Tag Archives: tap water

Impact of partial lead service line replacement

Doré E, Deshommes E, Laroche L, Nour S, Prévost M. Lead and copper release from full and partially replaced harvested lead service lines: Impact of stagnation time prior to sampling and water quality. Water Research 2018 Dec 3;150:380-391. doi: 10.1016/j.watres.2018.11.076.

Partial lead service line replacement (PLSLR) results in the addition of a new galvanic connection and can increase lead concentrations at the tap. Focus has been given to minimizing lead release after PLSLR, but little information is available on the impact of lead remedial actions on copper concentrations, especially before passivation occurs. The impact of water quality (decreased chloride-to-sulfate mass ratio from 0.9 to 0.3; addition of orthoP; pH increase to 8.3) on lead and copper concentrations was investigated after stagnation (30 min-336 h) in a pipe rig comparing full lead service line (LSL), and two configurations of partial LSLs (Cu-Pb and Pb-Cu). Results show different trends for lead and copper: maximum lead concentrations were reached in 16 h while copper concentrations continued to increase over 336 h. Lead release rates were also the highest in the first 16 h of stagnation and were strongly impacted by water quality and the configuration of PLSLR (Cu-Pb vs Pb-Cu). Increasing the sampling flow rate from 5 to 15 LPM drastically increased the particulate lead release (78-fold) in Pb-Cu configurations; this effect was however not observed in 100% Pb or Cu-Pb configurations. High velocity flushing prior to 16 h stagnation decreased total Pb release by a factor of 12-fold for Cu-Pb, 1.6-fold for Pb-Cu and 2.0-fold for 100% Pb. Results support the definition of sampling protocols targeted for the detection of lead and copper sources and the proscription of flushing prior to sampling.

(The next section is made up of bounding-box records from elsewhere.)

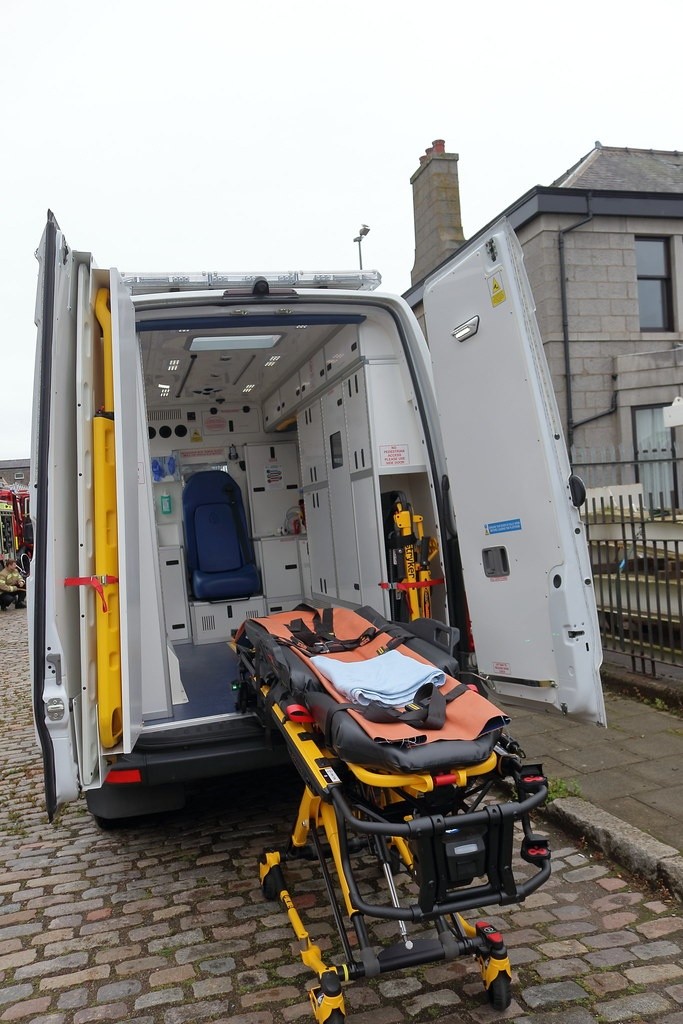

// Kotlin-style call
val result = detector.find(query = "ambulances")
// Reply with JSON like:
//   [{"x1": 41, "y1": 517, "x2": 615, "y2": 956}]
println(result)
[{"x1": 25, "y1": 205, "x2": 610, "y2": 832}]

USGS study confirms the good-quality of US tap waters

Bradley PM, et al. Reconnaissance of Mixed Organic and Inorganic Chemicals in Private and Public Supply Tapwaters at Selected Residential and Workplace Sites in the United States. Environmental science & technology. 2018 Nov 21. doi: 10.1021/acs.est.8b04622

Safe drinking water at the point-of-use (tapwater, TW) is a United States public health priority. Multiple lines of evidence were used to evaluate potential human health concerns of 482 organics and 19 inorganics in TW from 13 (7 public supply, 6 private well self-supply) home and 12 (public supply) workplace locations in 11 states. Only uranium (61.9 μg L-1, private well) exceeded a National Primary Drinking Water Regulation maximum contaminant level (MCL: 30 μg L-1). Lead was detected in 23 samples (MCL goal: zero). Seventy-five organics were detected at least once, with median detections of 5 and 17 compounds in self-supply and public supply samples, respectively (corresponding maxima: 12 and 29). Disinfection byproducts predominated in public supply samples, comprising 21% of all detected and 6 of the 10 most frequently detected. Chemicals designed to be bioactive (26 pesticides, 10 pharmaceuticals) comprised 48% of detected organics. Site-specific cumulative exposure-activity ratios (∑EAR) were calculated for the 36 detected organics with ToxCast data. Because these detections are fractional indicators of a largely uncharacterized contaminant space, ∑EAR in excess of 0.001 and 0.01 in 74 and 26% of public supply samples, respectively, provide an argument for prioritized assessment of cumulative effects to vulnerable populations from trace-level TW exposures.